Exercise directions » Return each of the entries below word for word, leaving out the pictures.

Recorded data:
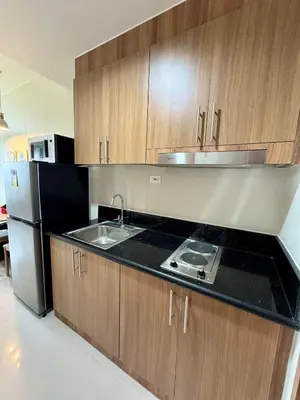 a kitchen with a sink and a refrigerator at SHORE 3 RESIDENCES TOWER 2 in Manila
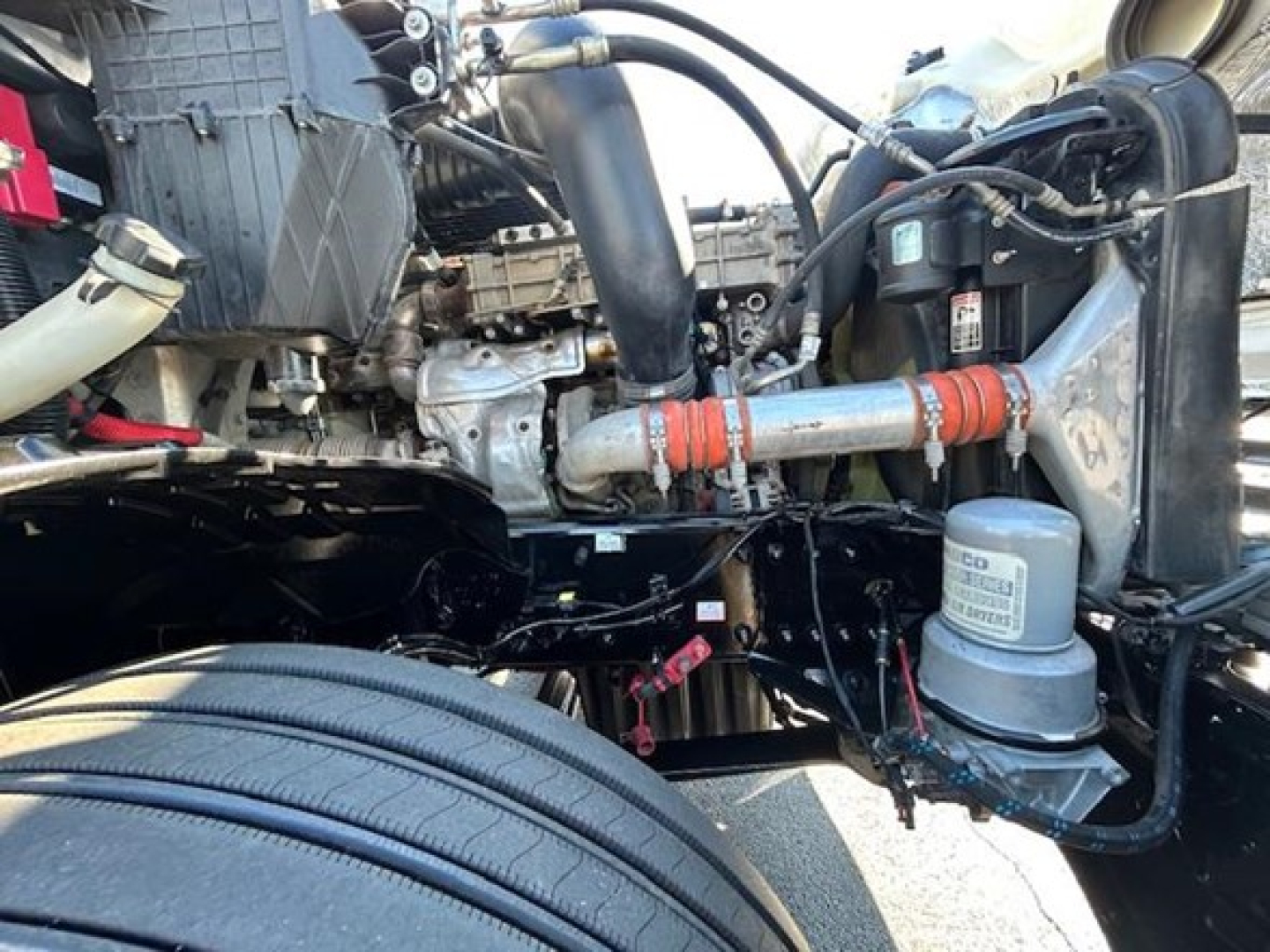 Freightliner Cascadia 126 engine bay showing front axle area, hoses, coolant reservoir, and air intake housing.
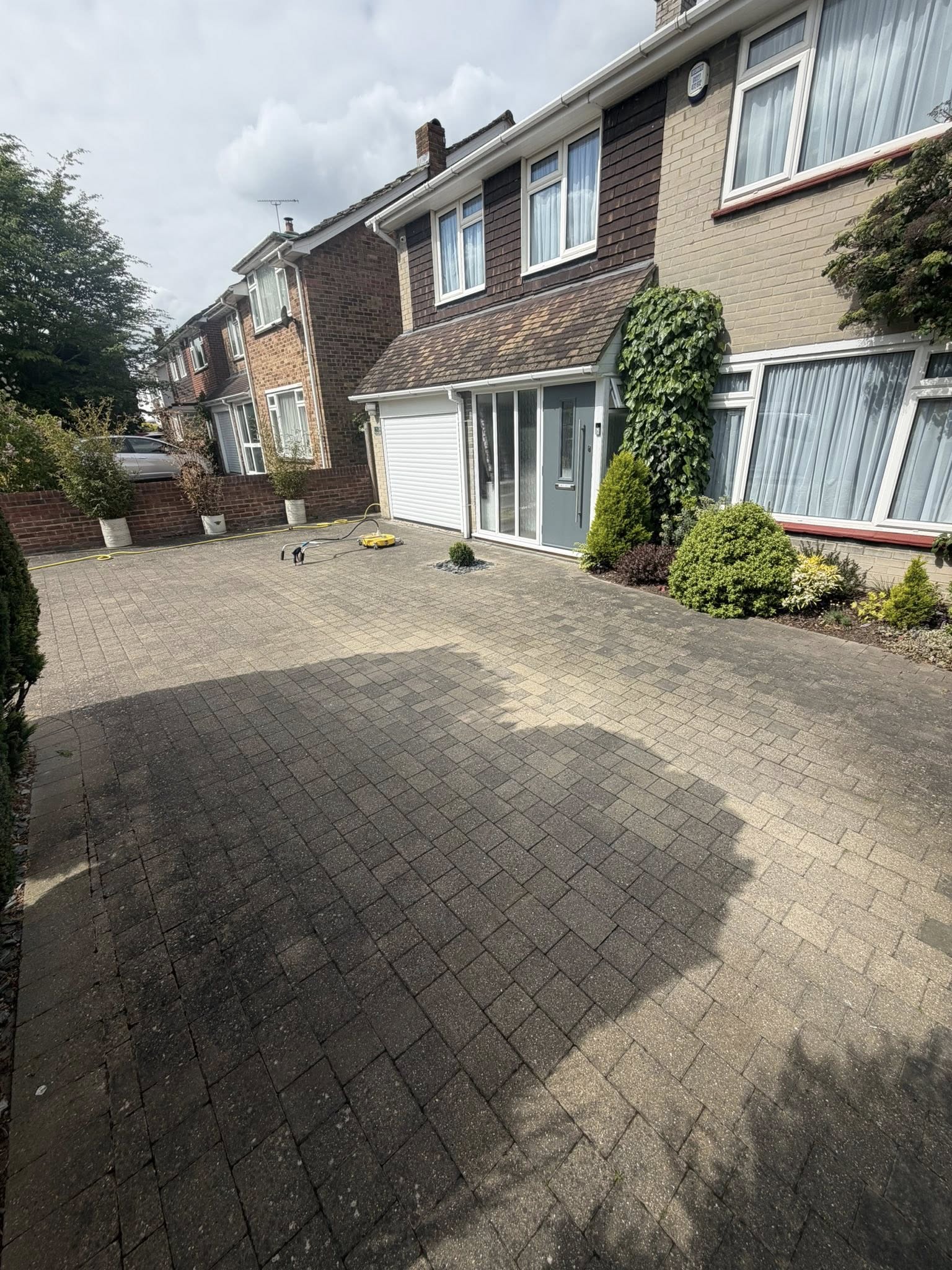 Clean driveway and house exterior with landscaping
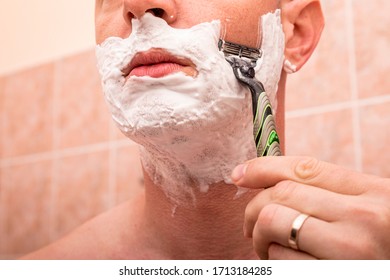 The man is shaving. Morning procedures. Morning of a young man.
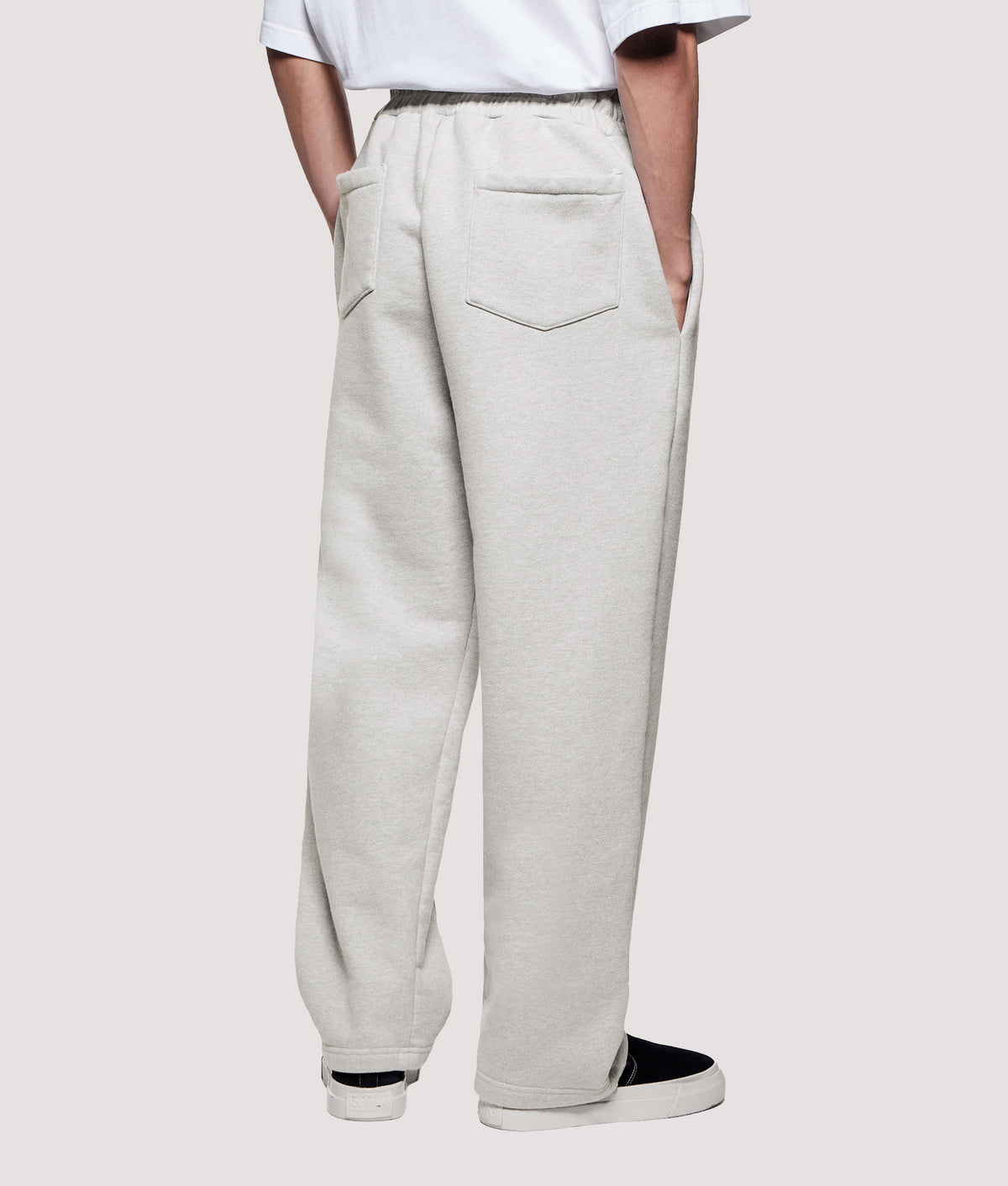 MKI MIYUKI ZOKU Relaxed Fit 800 GSM Superweight Wide Leg Joggers in Oatmeal at EQVVS Menswear. Angled model back shot.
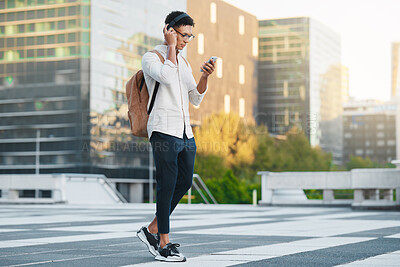 Buy stock photo Phone, music and city with a man student walking to university or college during his morning commute. Headphones, social media and 5g mobile technology with a male pupil in an urban town for a walk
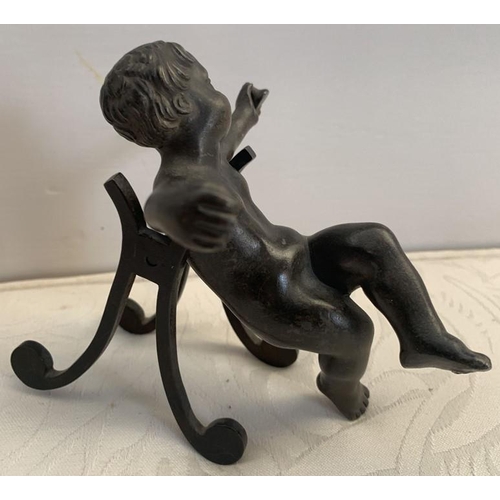 1161 - A 19thC bronze cherub with outstretched arms, on an associated shaped stand. 10cms h.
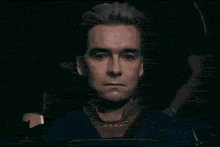 a close up of a man 's face with a serious look on his face in a dark room .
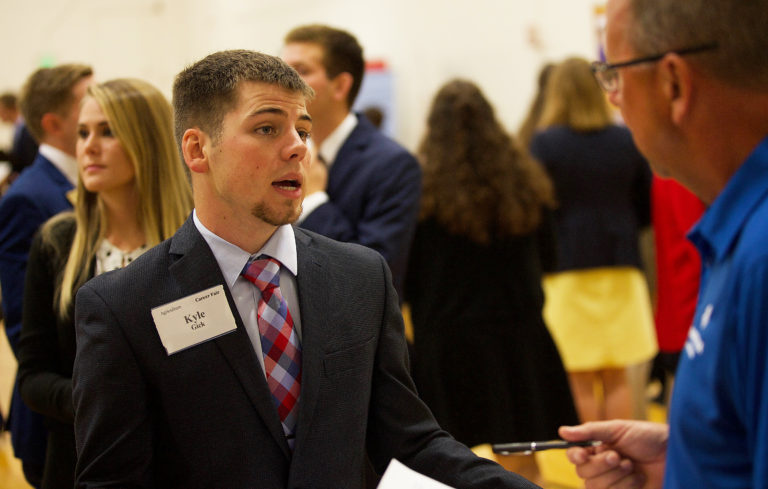 young man talking to a recruiter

Answer to this exercise »
 a kitchen with a sink and a refrigerator at SHORE 3 RESIDENCES TOWER 2 in Manila
 Freightliner Cascadia 126 engine bay showing front axle area, hoses, coolant reservoir, and air intake housing.
 Clean driveway and house exterior with landscaping
 The man is shaving. Morning procedures. Morning of a young man.
 MKI MIYUKI ZOKU Relaxed Fit 800 GSM Superweight Wide Leg Joggers in Oatmeal at EQVVS Menswear. Angled model back shot.
 Buy stock photo Phone, music and city with a man student walking to university or college during his morning commute. Headphones, social media and 5g mobile technology with a male pupil in an urban town for a walk
 1161 - A 19thC bronze cherub with outstretched arms, on an associated shaped stand. 10cms h.
 a close up of a man 's face with a serious look on his face in a dark room .
 young man talking to a recruiter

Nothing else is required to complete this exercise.